Uzun zamandır mali piyasalarımızda bir stres, bir rahatsızlık hissediliyordu. Bunun çeşitli nedenleri vardı. Yurtiçinde Başbakan’ın sağlık sıkıntıları tedirginlik yaratıyordu. İkincisi AB’ye tam üyelik için sonbahara dek hallolması gereken siyasal düzenlemeler gecikiyordu. Üçüncüsü, usulsüzlük, skandallarıyla Amerika’da patır patır düşen hisse senedi fiyatları global etkiler bırakıyordu. Hatta NYSE’de (New York borsası) öylesi düşüşler yaşandı ki, 11 Eylül solda sıfır kaldı. Nihayet, bazı Latin Amerika ülkelerindeki ekonomik dengesizlikler bulaşma etkisi yaratıyordu. Özellikle de Brezilya’daki gelişmeler.
Seçim ufukta görününce maşallah Başbakan sanki dirildi. Şimdi oradan oraya koşuşturuyor. AB yasaları Meclis’ten rüya gibi bir sürprizle çıktı. Bu da orta vadedeki beklentileri olumluya dönüştürdü. Derviş’i rahatsız eden seçim tarihinin belli olmaması durumu da ortadan kalktı. 3 Kasım’da seçim olacağı artık hemen hemen kesin. (Olası sonuçları biz pek parlak görmesek de) Nihayet, ABD’de çeşitli dev şirketlerin muhasebe yolsuzlukları ise borsayı sürekli olumsuz etkileyemez. Çünkü sağlam ve dürüst şirketler elbette çoğunlukta. Kaldı ki, borsadaki düşüş de durmuş gözüküyor... Kala kala bizi rahatsız eden, başta Brezilya olmak üzere, bazı Latin Amerika ülkelerindeki çalkantılar oluyor.
Bunlardan en etkilisi Brezilya idi. Malum Brezilya’nın ciddi bir borç sorunu vardı. Üstelik cari işlemlerde görülen açık hiç de göz ardı edilebilecek gibi değildi. Son bir yılda 1 milyar azalsa da hala 18 milyar dolar olması sıkıntı yaratıyordu. Nitekim geçenlerde Brezilya reali dolara karşı tek günde bile yüzde 8.6 düşmüştü. Dalgalı kur sistemi uygulayan Brezilya’nın riskleri kuruna yansıyor, real sürekli düşüş seyri gösteriyordu.

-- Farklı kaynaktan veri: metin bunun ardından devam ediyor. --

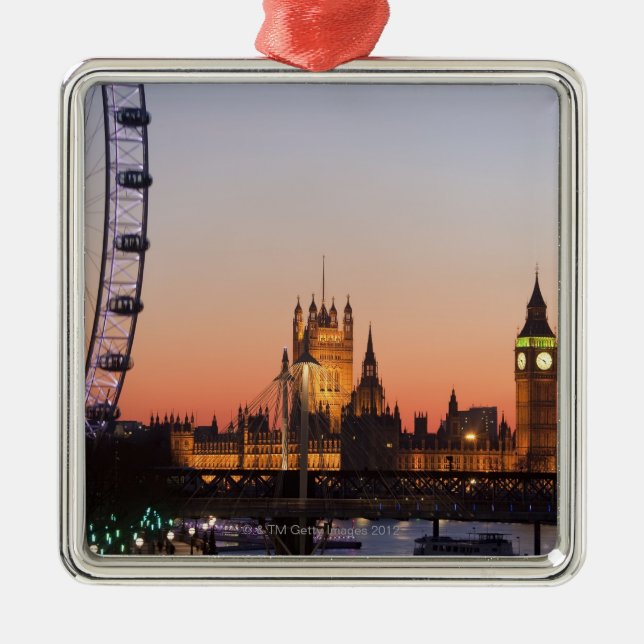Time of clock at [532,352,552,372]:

Risklerin tetikleyicisi yine siyasetti. Malum Brezilya’da ekimde başkanlık seçimleri var. Bu seçimlerdeki solcuların (Lula de Silva) olası iktidarı da piyasalarda kaygı yaratıyordu. Ancak gerçek biraz farklı. Solcular geçmişte borçla ilgili bir ölçüde popülist söylemler takınsalar da, sonradan bunu telafi etme yönünde açıklamalarda bulunmuşlardı. Fakat cin şişeden bir kere çıkmaya görsün! Kuşkusuz Arjantin ve Uruguay gibi ülkelerdeki çalkantılar da Brezilya’yı etkilemişti. Asıl önemlisi lokomotif ülke Brezilya’ya çekidüzen vermeden Arjantin’in de kurtulamayacağı anlaşılmıştı.
Amerika’nın katı mizaçlı Hazine Bakanı Paul O’Neill ilk önce İsviçre bankalarına kaçmış olan paraları geri getirecek değişimlerin başlamasını istedi. Yardım filan yapılmayacağını söyledi. Ancak Brezilya’ya yardım etmeyerek tüm Latin Amerika’yı gözden çıkaramadılar. Sonunda IMF üç politika standardını gözledi: Bütçe tasarrufu, dalgalı kur ve enflasyon hedeflemesi. Tıpkı bizdeki gibi. Ve çok uzun sürmedi ve yüklü paket açıldı... Tam 30 milyar dolar! Yüzde 80’i de gelecek yıl ödenecek. Vay vay! Ne Carlos, ne Rolando Brezilya’yı bu kadar sevindiremezdi. Elbette bunu Sam Amca’nın IMF’si yaptı. Tabii bir parça biz de rahatlayacağız. Ama yine hatırlatalım; risklerin biri daha kalksa da önümüzde daha çok risk var.